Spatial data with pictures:
================================

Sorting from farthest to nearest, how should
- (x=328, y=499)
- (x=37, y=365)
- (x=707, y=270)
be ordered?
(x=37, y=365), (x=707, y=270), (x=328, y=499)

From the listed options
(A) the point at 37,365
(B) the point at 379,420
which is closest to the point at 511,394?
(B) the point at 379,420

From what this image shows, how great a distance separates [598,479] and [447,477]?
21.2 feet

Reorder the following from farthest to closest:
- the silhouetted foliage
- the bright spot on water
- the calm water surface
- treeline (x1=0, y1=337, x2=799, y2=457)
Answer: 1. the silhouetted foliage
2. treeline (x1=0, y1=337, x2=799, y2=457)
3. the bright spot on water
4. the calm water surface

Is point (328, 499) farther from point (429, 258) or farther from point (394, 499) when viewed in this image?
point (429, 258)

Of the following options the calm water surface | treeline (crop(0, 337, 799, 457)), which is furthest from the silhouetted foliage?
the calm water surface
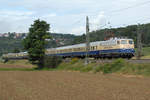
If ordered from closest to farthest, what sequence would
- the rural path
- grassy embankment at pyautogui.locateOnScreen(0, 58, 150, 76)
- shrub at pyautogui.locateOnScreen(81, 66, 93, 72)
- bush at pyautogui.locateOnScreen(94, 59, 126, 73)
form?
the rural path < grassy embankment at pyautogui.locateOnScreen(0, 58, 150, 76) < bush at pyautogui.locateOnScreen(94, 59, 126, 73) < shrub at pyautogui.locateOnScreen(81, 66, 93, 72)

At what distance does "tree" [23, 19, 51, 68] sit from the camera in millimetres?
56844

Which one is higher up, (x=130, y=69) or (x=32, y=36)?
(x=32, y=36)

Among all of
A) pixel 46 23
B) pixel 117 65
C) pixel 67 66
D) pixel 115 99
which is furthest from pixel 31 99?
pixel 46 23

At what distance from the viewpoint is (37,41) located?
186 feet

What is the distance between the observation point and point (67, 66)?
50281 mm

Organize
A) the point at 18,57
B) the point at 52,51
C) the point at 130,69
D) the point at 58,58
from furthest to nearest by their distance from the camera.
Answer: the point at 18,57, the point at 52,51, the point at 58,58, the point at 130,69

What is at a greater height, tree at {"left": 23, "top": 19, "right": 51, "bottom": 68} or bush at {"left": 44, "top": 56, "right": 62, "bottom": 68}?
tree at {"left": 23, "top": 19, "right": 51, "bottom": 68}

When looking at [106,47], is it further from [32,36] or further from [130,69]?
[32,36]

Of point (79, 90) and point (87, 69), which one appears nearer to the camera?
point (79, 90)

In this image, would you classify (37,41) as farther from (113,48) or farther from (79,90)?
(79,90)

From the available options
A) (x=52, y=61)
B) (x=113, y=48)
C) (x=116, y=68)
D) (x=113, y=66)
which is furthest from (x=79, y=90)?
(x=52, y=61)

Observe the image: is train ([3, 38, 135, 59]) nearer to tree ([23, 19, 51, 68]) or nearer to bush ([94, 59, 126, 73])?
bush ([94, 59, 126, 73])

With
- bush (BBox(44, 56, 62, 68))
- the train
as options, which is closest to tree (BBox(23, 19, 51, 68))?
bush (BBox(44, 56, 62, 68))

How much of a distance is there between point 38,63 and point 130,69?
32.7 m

================================

Copy all of the material above, swapping every "camera" for "lens" and leaving everything else unchanged. Omit the pictures from your copy.

Sorting from farthest to nearest, how should
- (x=328, y=499)
- (x=37, y=365)
- (x=707, y=270)
be ordered?
(x=37, y=365), (x=707, y=270), (x=328, y=499)

From the listed options
(A) the point at 37,365
(B) the point at 379,420
which is closest to the point at 511,394?
(B) the point at 379,420

From what this image shows, how great a distance separates [598,479] and [447,477]?
21.2 feet

Reorder the following from farthest to closest:
- the silhouetted foliage
- the bright spot on water
- the calm water surface
- treeline (x1=0, y1=337, x2=799, y2=457)
Answer: 1. the silhouetted foliage
2. treeline (x1=0, y1=337, x2=799, y2=457)
3. the bright spot on water
4. the calm water surface

Is point (328, 499) farther from point (429, 258) or farther from point (394, 499) when viewed in this image?
point (429, 258)

Of the following options the calm water surface | treeline (crop(0, 337, 799, 457)), which is furthest from the silhouetted foliage?
the calm water surface
If ordered from closest to farthest, what sequence would
- the rural path
- grassy embankment at pyautogui.locateOnScreen(0, 58, 150, 76)
- shrub at pyautogui.locateOnScreen(81, 66, 93, 72)
- bush at pyautogui.locateOnScreen(94, 59, 126, 73)
form?
the rural path < grassy embankment at pyautogui.locateOnScreen(0, 58, 150, 76) < bush at pyautogui.locateOnScreen(94, 59, 126, 73) < shrub at pyautogui.locateOnScreen(81, 66, 93, 72)

At what distance does "tree" [23, 19, 51, 68] sit from the lens in millimetres?
56844

Which one is higher up, (x=130, y=69) or (x=32, y=36)?
(x=32, y=36)

Among all of
A) pixel 46 23
B) pixel 117 65
C) pixel 67 66
D) pixel 115 99
which is furthest from pixel 31 99?
pixel 46 23

At what distance from the viewpoint is (37,41) located?
186 feet

What is the distance between the observation point and point (67, 66)?
50281 mm

Organize
A) the point at 18,57
B) the point at 52,51
C) the point at 130,69
D) the point at 58,58
from furthest to nearest by their distance from the lens.
Answer: the point at 18,57, the point at 52,51, the point at 58,58, the point at 130,69

What is at a greater height, tree at {"left": 23, "top": 19, "right": 51, "bottom": 68} or bush at {"left": 44, "top": 56, "right": 62, "bottom": 68}?
tree at {"left": 23, "top": 19, "right": 51, "bottom": 68}

When looking at [106,47], is it further from [32,36] or further from [130,69]?
[32,36]

Of point (79, 90) and point (87, 69), which one appears nearer to the lens?
point (79, 90)

In this image, would you classify (37,41) as farther from (113,48) or farther from (79,90)?
(79,90)

From the available options
A) (x=52, y=61)
B) (x=113, y=48)
C) (x=116, y=68)
D) (x=113, y=66)
which is furthest from (x=79, y=90)?
(x=52, y=61)

Observe the image: is train ([3, 38, 135, 59]) nearer to tree ([23, 19, 51, 68]) or nearer to bush ([94, 59, 126, 73])?
bush ([94, 59, 126, 73])

With
- bush (BBox(44, 56, 62, 68))
- the train
as options, which is closest to tree (BBox(23, 19, 51, 68))?
bush (BBox(44, 56, 62, 68))

How much of a distance is there between point 38,63 and point 130,69?
32.7 m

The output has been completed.